Kultureller Mittelpunkt der Stadt

Bereits vor der renommierten Auszeichnung zählte Rudolf Eucken neben Ernst Haeckel in den Jahren um 1900 zu den Aushängeschildern der Jenaer Universität. Der am 5. Januar 1846 im ostfriesischen Aurich geborene Philosoph stammte aus einfachen Verhältnissen. Als er fünf Jahre alt war, starb zunächst sein kleiner Bruder und kurz darauf sein Vater, ein Postangestellter. Im Jahr 1863 nahm Rudolf Eucken ein Studium der Philosophie, Klassischen Philologie und Alten Geschichte in Göttingen auf. Nach seiner Promotion unterrichtete er zunächst an Gymnasien in Berlin, Husum und Frankfurt am Main und folgte schließlich 1871 einem Ruf an die Universität Basel. Da die finanziellen Mittel der kleinen Familie nur einen Haushalt erlaubten, begleitete ihn seine Mutter bis zu ihrem Tod 1872 auf allen Etappen.

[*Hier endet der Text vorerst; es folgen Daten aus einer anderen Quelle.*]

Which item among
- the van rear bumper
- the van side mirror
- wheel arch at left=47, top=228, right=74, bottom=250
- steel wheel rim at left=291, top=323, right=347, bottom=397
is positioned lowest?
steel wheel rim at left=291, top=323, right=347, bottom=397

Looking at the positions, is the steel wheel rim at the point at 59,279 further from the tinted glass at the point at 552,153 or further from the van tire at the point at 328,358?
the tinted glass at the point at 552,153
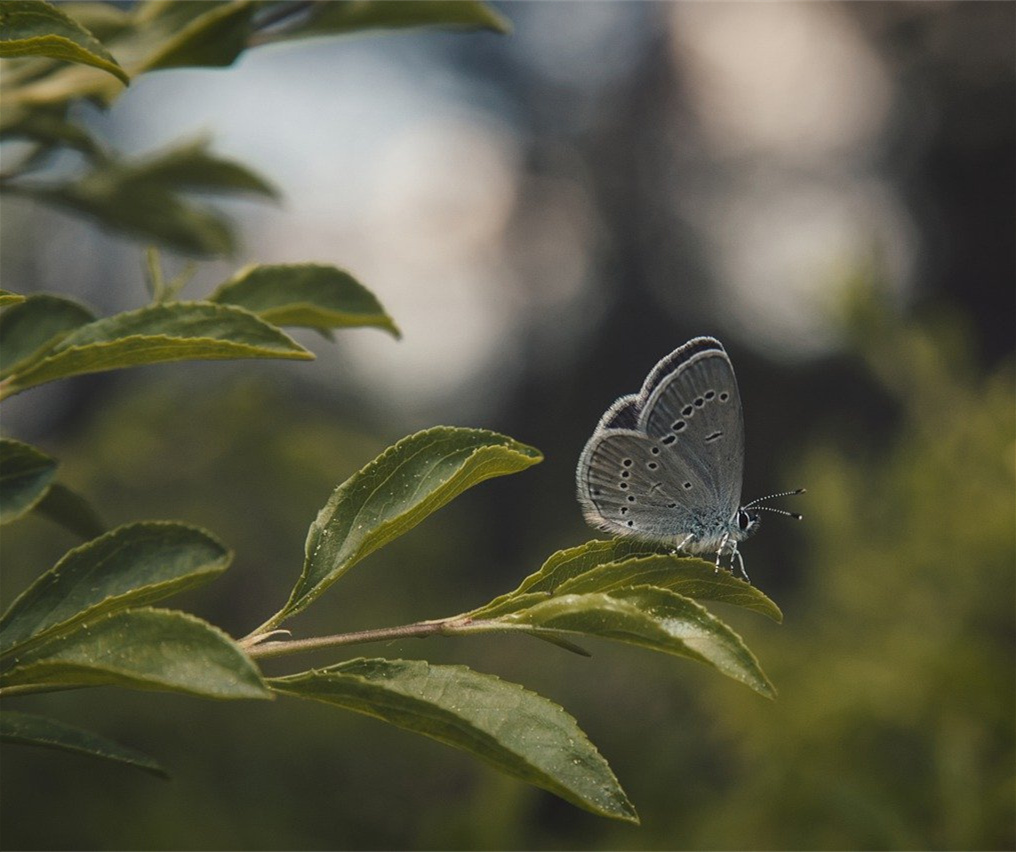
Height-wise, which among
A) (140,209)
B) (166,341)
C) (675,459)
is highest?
(166,341)

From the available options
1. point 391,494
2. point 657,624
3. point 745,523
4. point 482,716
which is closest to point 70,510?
point 391,494

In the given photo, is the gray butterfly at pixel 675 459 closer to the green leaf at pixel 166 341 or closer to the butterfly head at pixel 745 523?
the butterfly head at pixel 745 523

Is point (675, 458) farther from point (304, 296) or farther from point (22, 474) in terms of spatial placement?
point (22, 474)

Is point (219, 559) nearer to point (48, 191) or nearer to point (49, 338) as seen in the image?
point (49, 338)

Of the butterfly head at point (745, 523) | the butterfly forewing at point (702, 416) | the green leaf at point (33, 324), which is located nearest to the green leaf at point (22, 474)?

1874 schließlich übernahm Rudolf Eucken eine Professur für Philosophie an der Universität Jena. Er wurde heimisch in Thüringen, gründete mit der 17 Jahre jüngeren Irene Passow, die er 1882 heiratete, eine Familie. Unter den Hochzeitsgästen war auch der Kronprinz und spätere Kurzzeit-Kaiser Friedrich III., der mit dem verstorbenen Vater der Gemahlin ausgebildet worden war. Die Euckens bezogen eine Villa im heutigen Forstweg 22, die sich schnell zu einem Treffpunkt für internationale Studenten und Wissenschaftler sowie zu einem gesellschaftlichen und künstlerischen Zentrum der Stadt entwickelte. Schriftsteller wie Stefan George und Hugo von Hofmannsthal, Maler wie Ernst Ludwig Kirchner und Emil Nolde und Musiker wie Max Reger gaben sich hier die Klinke in die Hand.

Irene Eucken, selbst Malerin, war zeitweilig Geschäftsführerin der »Gesellschaft der Kunstfreunde von Jena und Weimar« und maßgeblich daran beteiligt, dass der Schweizer Künstler Ferdinand Hodler 1907 den Auftrag erhielt, ein Gemälde für die Aula des neuen Universitätshauptgebäudes anzufertigen. Auf dem Bild »Auszug der deutschen Studenten in den Freiheitskrieg von 1813« ist der jüngste Sohn der Familie – der spätere Nationalökonom Walter Eucken – verewigt. Als Hodler im Frühjahr 1908 einige Zeit bei den Euckens wohnte, um in Jena Vorstudien für die Auftragsarbeit zu betreiben, stand er ihm für den Soldaten, der sich in der Mitte des Bildes einen Mantel anzieht, Modell.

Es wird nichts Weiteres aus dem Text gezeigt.